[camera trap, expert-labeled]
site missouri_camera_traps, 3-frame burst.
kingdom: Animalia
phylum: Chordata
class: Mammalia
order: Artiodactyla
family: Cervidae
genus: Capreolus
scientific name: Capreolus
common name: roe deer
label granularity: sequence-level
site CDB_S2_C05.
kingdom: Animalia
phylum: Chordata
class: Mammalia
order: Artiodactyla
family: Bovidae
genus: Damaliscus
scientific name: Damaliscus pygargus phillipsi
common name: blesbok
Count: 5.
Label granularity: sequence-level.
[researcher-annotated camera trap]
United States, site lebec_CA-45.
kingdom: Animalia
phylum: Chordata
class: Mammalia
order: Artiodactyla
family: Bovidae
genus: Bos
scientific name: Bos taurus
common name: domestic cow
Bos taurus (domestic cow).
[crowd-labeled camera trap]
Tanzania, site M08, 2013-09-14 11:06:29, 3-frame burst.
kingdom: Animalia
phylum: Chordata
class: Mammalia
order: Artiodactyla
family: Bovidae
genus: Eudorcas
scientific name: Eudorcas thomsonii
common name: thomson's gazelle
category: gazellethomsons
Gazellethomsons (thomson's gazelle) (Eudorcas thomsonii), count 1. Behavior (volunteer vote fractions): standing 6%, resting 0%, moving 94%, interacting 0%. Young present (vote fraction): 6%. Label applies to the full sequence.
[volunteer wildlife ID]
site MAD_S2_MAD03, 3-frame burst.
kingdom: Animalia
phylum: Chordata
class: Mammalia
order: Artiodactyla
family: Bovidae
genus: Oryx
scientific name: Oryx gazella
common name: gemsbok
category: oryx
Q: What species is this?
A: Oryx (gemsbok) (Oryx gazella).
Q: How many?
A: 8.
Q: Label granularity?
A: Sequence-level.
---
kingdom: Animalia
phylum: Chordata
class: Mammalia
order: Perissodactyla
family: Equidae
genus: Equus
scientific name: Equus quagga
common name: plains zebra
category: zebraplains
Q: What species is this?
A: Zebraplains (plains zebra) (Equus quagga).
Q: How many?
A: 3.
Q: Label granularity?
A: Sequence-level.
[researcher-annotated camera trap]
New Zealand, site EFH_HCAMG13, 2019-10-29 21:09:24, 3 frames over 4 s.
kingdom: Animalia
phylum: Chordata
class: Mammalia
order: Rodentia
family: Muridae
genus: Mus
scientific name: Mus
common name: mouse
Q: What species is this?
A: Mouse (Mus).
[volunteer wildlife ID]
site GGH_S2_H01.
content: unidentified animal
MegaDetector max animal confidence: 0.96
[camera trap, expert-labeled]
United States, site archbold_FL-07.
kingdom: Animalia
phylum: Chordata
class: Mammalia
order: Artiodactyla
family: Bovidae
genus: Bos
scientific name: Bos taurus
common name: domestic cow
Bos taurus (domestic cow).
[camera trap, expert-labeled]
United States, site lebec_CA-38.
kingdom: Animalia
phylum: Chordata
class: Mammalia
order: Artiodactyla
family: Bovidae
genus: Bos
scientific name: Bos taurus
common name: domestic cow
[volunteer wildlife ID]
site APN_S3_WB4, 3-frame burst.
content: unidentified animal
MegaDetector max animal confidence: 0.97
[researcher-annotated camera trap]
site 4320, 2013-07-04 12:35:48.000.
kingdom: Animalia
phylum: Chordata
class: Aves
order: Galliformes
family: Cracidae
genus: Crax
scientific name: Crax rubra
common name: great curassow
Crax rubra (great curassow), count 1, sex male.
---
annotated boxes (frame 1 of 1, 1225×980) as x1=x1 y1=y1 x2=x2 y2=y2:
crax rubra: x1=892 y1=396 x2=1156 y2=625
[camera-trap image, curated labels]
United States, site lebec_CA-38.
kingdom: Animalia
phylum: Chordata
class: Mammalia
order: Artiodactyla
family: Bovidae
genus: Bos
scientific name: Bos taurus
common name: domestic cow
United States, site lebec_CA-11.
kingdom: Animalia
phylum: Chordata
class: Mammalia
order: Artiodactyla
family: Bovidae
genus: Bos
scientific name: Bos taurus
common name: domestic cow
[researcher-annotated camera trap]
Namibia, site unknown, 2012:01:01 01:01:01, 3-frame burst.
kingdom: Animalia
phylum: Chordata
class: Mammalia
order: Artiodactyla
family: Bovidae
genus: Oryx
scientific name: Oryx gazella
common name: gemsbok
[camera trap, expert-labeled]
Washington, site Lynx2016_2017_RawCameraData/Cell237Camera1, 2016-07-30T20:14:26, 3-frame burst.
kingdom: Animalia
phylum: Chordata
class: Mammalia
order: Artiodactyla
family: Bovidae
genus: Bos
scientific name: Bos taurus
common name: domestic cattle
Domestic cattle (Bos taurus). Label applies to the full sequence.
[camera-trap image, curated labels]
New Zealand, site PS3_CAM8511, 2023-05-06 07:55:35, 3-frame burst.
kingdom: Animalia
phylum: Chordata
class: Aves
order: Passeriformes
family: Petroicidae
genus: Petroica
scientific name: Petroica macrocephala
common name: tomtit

- **WHAT THE TASK ASKS**
Each record above has to be retyped exactly, with nothing left out.

- **EXPECTED ANSWER**
[camera trap, expert-labeled]
site missouri_camera_traps, 3-frame burst.
kingdom: Animalia
phylum: Chordata
class: Mammalia
order: Artiodactyla
family: Cervidae
genus: Capreolus
scientific name: Capreolus
common name: roe deer
label granularity: sequence-level
site CDB_S2_C05.
kingdom: Animalia
phylum: Chordata
class: Mammalia
order: Artiodactyla
family: Bovidae
genus: Damaliscus
scientific name: Damaliscus pygargus phillipsi
common name: blesbok
Count: 5.
Label granularity: sequence-level.
[researcher-annotated camera trap]
United States, site lebec_CA-45.
kingdom: Animalia
phylum: Chordata
class: Mammalia
order: Artiodactyla
family: Bovidae
genus: Bos
scientific name: Bos taurus
common name: domestic cow
Bos taurus (domestic cow).
[crowd-labeled camera trap]
Tanzania, site M08, 2013-09-14 11:06:29, 3-frame burst.
kingdom: Animalia
phylum: Chordata
class: Mammalia
order: Artiodactyla
family: Bovidae
genus: Eudorcas
scientific name: Eudorcas thomsonii
common name: thomson's gazelle
category: gazellethomsons
Gazellethomsons (thomson's gazelle) (Eudorcas thomsonii), count 1. Behavior (volunteer vote fractions): standing 6%, resting 0%, moving 94%, interacting 0%. Young present (vote fraction): 6%. Label applies to the full sequence.
[volunteer wildlife ID]
site MAD_S2_MAD03, 3-frame burst.
kingdom: Animalia
phylum: Chordata
class: Mammalia
order: Artiodactyla
family: Bovidae
genus: Oryx
scientific name: Oryx gazella
common name: gemsbok
category: oryx
Q: What species is this?
A: Oryx (gemsbok) (Oryx gazella).
Q: How many?
A: 8.
Q: Label granularity?
A: Sequence-level.
---
kingdom: Animalia
phylum: Chordata
class: Mammalia
order: Perissodactyla
family: Equidae
genus: Equus
scientific name: Equus quagga
common name: plains zebra
category: zebraplains
Q: What species is this?
A: Zebraplains (plains zebra) (Equus quagga).
Q: How many?
A: 3.
Q: Label granularity?
A: Sequence-level.
[researcher-annotated camera trap]
New Zealand, site EFH_HCAMG13, 2019-10-29 21:09:24, 3 frames over 4 s.
kingdom: Animalia
phylum: Chordata
class: Mammalia
order: Rodentia
family: Muridae
genus: Mus
scientific name: Mus
common name: mouse
Q: What species is this?
A: Mouse (Mus).
[volunteer wildlife ID]
site GGH_S2_H01.
content: unidentified animal
MegaDetector max animal confidence: 0.96
[camera trap, expert-labeled]
United States, site archbold_FL-07.
kingdom: Animalia
phylum: Chordata
class: Mammalia
order: Artiodactyla
family: Bovidae
genus: Bos
scientific name: Bos taurus
common name: domestic cow
Bos taurus (domestic cow).
[camera trap, expert-labeled]
United States, site lebec_CA-38.
kingdom: Animalia
phylum: Chordata
class: Mammalia
order: Artiodactyla
family: Bovidae
genus: Bos
scientific name: Bos taurus
common name: domestic cow
[volunteer wildlife ID]
site APN_S3_WB4, 3-frame burst.
content: unidentified animal
MegaDetector max animal confidence: 0.97
[researcher-annotated camera trap]
site 4320, 2013-07-04 12:35:48.000.
kingdom: Animalia
phylum: Chordata
class: Aves
order: Galliformes
family: Cracidae
genus: Crax
scientific name: Crax rubra
common name: great curassow
Crax rubra (great curassow), count 1, sex male.
---
annotated boxes (frame 1 of 1, 1225×980) as x1=x1 y1=y1 x2=x2 y2=y2:
crax rubra: x1=892 y1=396 x2=1156 y2=625
[camera-trap image, curated labels]
United States, site lebec_CA-38.
kingdom: Animalia
phylum: Chordata
class: Mammalia
order: Artiodactyla
family: Bovidae
genus: Bos
scientific name: Bos taurus
common name: domestic cow
United States, site lebec_CA-11.
kingdom: Animalia
phylum: Chordata
class: Mammalia
order: Artiodactyla
family: Bovidae
genus: Bos
scientific name: Bos taurus
common name: domestic cow
[researcher-annotated camera trap]
Namibia, site unknown, 2012:01:01 01:01:01, 3-frame burst.
kingdom: Animalia
phylum: Chordata
class: Mammalia
order: Artiodactyla
family: Bovidae
genus: Oryx
scientific name: Oryx gazella
common name: gemsbok
[camera trap, expert-labeled]
Washington, site Lynx2016_2017_RawCameraData/Cell237Camera1, 2016-07-30T20:14:26, 3-frame burst.
kingdom: Animalia
phylum: Chordata
class: Mammalia
order: Artiodactyla
family: Bovidae
genus: Bos
scientific name: Bos taurus
common name: domestic cattle
Domestic cattle (Bos taurus). Label applies to the full sequence.
[camera-trap image, curated labels]
New Zealand, site PS3_CAM8511, 2023-05-06 07:55:35, 3-frame burst.
kingdom: Animalia
phylum: Chordata
class: Aves
order: Passeriformes
family: Petroicidae
genus: Petroica
scientific name: Petroica macrocephala
common name: tomtit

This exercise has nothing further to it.